When we talked that day, we discussed mass shootings, the ridiculousness specter of gun violence and its masculine hold on American’s lives. Z. had always been less interested in politics than me, but after the 2016 election our conversations became more interested in an all-encompassing worry that, as Yeats first wrote, and Didion made famous, “the center will not hold.”
I sat in the front seat of my car for over an hour, having picked up her call on the way home from the store. The light was beautiful and bushy tree branches’ shadows fanned over the road like intricate, gold lace. I told her about my planned birthday trip and she enthusiastically agreed to come. I believed her and imagined how wonderful it would be to see her again, in person. I imagined what we would do and it was just this, what was happening now over the phone, but set against the banks of the Seine or wandering the Luxembourg Gardens. We would talk and we would laugh and the world in its chaos and horror would ever briefly, and ever wonderfully, make a small amount of sense.
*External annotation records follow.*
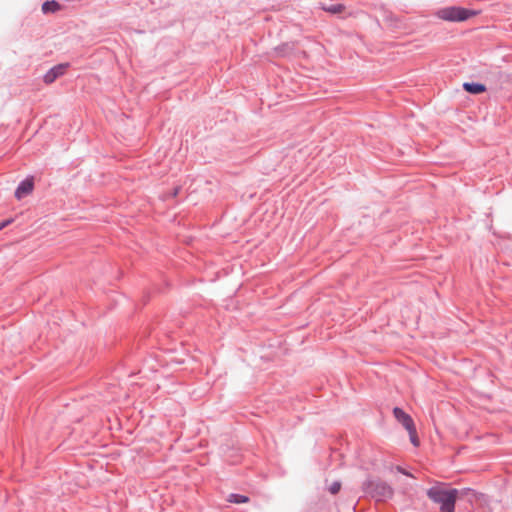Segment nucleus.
I'll return each instance as SVG.
<instances>
[{
    "label": "nucleus",
    "instance_id": "nucleus-1",
    "mask_svg": "<svg viewBox=\"0 0 512 512\" xmlns=\"http://www.w3.org/2000/svg\"><path fill=\"white\" fill-rule=\"evenodd\" d=\"M427 496L440 505V512H454L458 497L457 489H448L444 485H436L427 490Z\"/></svg>",
    "mask_w": 512,
    "mask_h": 512
},
{
    "label": "nucleus",
    "instance_id": "nucleus-2",
    "mask_svg": "<svg viewBox=\"0 0 512 512\" xmlns=\"http://www.w3.org/2000/svg\"><path fill=\"white\" fill-rule=\"evenodd\" d=\"M478 12L462 7L449 6L436 11L435 15L444 21L449 22H463L471 17H474Z\"/></svg>",
    "mask_w": 512,
    "mask_h": 512
},
{
    "label": "nucleus",
    "instance_id": "nucleus-3",
    "mask_svg": "<svg viewBox=\"0 0 512 512\" xmlns=\"http://www.w3.org/2000/svg\"><path fill=\"white\" fill-rule=\"evenodd\" d=\"M393 414H394L395 418L408 431L411 444L415 447L419 446L420 442L417 437L416 428H415L413 419L406 412H404L401 408H398V407H395L393 409Z\"/></svg>",
    "mask_w": 512,
    "mask_h": 512
},
{
    "label": "nucleus",
    "instance_id": "nucleus-4",
    "mask_svg": "<svg viewBox=\"0 0 512 512\" xmlns=\"http://www.w3.org/2000/svg\"><path fill=\"white\" fill-rule=\"evenodd\" d=\"M365 490L374 497L378 498H389L392 496L393 491L385 483H375L369 481L365 484Z\"/></svg>",
    "mask_w": 512,
    "mask_h": 512
},
{
    "label": "nucleus",
    "instance_id": "nucleus-5",
    "mask_svg": "<svg viewBox=\"0 0 512 512\" xmlns=\"http://www.w3.org/2000/svg\"><path fill=\"white\" fill-rule=\"evenodd\" d=\"M67 63H62L54 66L51 68L43 77V81L45 84H51L53 83L58 77L65 74L67 68Z\"/></svg>",
    "mask_w": 512,
    "mask_h": 512
},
Sometimes I imagine I’ll get a long email from her, explaining why, when a family reunion stopped her from coming on the trip, she gave up on our friendship. Did I somehow offend her? I can’t help but wonder, even now. Sometimes I imagine visiting New York, where she now lives, and accidentally running into her on the street. In these dreams, the first thing that comes to mind isn’t anger or tears, but seven words I wish I didn’t still sometimes long to say: I have so much to tell you.